The Best (and Worst) Dad Jokes About Dads 👋

Celebrate fatherhood with our collection of dad jokes about dads! These hilarious, self-deprecating jokes poke fun at the quirks and classic moments of being a dad. Whether you’re a dad yourself or just love the humor that comes with fatherhood, our dad jokes about dads will have you laughing and groaning in equal measure. Perfect for sharing with fellow dads or just enjoying on your own, these jokes are all about embracing the dad life with a smile!
A man is washing his car with his son. The son asks, “Can’t you just use a sponge?”
What do you call a fish with no eyes? A fsh.
Dad, can you put the cat out? I didn't know it was on fire.
Did I tell you the time I fell in love during a backflip? I was heels over head.
6:30 is my favorite time of day, hands down.
What did the buffalo say to its son when he left? Bison!
Why are cats bad storytellers? Because they only have one tale.
What has five toes and isn't your foot? My foot.
If the early bird gets the worm, I'll sleep in until there's pancakes.
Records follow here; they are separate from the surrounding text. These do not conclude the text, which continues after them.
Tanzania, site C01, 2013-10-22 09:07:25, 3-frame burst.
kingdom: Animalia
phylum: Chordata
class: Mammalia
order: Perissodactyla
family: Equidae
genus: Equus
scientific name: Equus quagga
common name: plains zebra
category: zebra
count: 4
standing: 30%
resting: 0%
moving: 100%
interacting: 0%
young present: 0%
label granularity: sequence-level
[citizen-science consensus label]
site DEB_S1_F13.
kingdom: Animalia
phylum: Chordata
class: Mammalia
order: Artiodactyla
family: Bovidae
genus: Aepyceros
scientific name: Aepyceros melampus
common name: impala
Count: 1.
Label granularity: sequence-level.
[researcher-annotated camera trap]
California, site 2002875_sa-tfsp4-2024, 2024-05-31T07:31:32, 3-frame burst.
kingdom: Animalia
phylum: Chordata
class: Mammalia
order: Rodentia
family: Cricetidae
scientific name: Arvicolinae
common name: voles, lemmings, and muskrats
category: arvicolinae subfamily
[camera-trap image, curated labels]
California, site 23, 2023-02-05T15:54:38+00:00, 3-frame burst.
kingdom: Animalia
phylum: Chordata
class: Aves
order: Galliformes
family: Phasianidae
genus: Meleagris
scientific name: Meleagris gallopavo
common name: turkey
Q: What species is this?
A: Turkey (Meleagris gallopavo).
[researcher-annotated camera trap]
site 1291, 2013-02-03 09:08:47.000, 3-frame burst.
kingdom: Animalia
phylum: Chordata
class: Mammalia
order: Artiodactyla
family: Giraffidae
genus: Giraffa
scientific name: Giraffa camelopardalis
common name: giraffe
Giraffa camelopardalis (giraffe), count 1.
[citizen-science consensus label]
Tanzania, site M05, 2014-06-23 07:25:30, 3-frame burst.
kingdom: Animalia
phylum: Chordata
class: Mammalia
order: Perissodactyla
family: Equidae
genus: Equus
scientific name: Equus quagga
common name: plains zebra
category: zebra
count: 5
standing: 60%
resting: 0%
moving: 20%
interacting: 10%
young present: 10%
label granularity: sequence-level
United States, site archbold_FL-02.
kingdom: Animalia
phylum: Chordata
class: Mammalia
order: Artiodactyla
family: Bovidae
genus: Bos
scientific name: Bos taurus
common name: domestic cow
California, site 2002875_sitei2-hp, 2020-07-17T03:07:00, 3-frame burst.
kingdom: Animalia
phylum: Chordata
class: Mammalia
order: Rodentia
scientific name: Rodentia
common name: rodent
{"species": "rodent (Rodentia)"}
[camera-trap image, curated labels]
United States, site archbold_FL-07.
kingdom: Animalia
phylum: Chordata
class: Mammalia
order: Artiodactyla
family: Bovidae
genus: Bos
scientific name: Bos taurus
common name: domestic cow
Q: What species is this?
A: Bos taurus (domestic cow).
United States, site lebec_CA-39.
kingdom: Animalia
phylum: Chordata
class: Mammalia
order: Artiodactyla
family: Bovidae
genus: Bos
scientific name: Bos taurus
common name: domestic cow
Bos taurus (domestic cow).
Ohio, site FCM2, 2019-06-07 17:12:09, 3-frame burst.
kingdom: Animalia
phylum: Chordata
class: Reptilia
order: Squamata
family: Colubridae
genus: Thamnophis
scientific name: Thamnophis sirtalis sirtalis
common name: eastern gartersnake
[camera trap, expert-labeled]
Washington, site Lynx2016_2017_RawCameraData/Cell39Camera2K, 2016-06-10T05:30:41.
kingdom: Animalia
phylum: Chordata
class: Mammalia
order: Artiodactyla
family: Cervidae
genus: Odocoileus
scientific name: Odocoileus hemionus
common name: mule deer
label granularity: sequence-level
What do lawyers wear to work? Law suits.
What did one wall say to the other? I’ll meet you at the corner.
How do you organize a space party? You planet.
A lady and her bank joke A lady wanted to check the amount she had in her account so she went to the bank and the accountant said can I help you to which the lady replied with I'd like to check my balance so the accountant got out of his chair and pushed her over
When asked for her occupation, a woman charged with a traffic violation said she was a school teacher. The judge rose from the bench. “Madam, I have waited years for a school teacher to appear before this court," he smiled with delight. “Now sit down at that table and write 'I will not pass through a red light' five hundred times!"
Shouldn't the "roof" of your mouth actually be called the ceiling?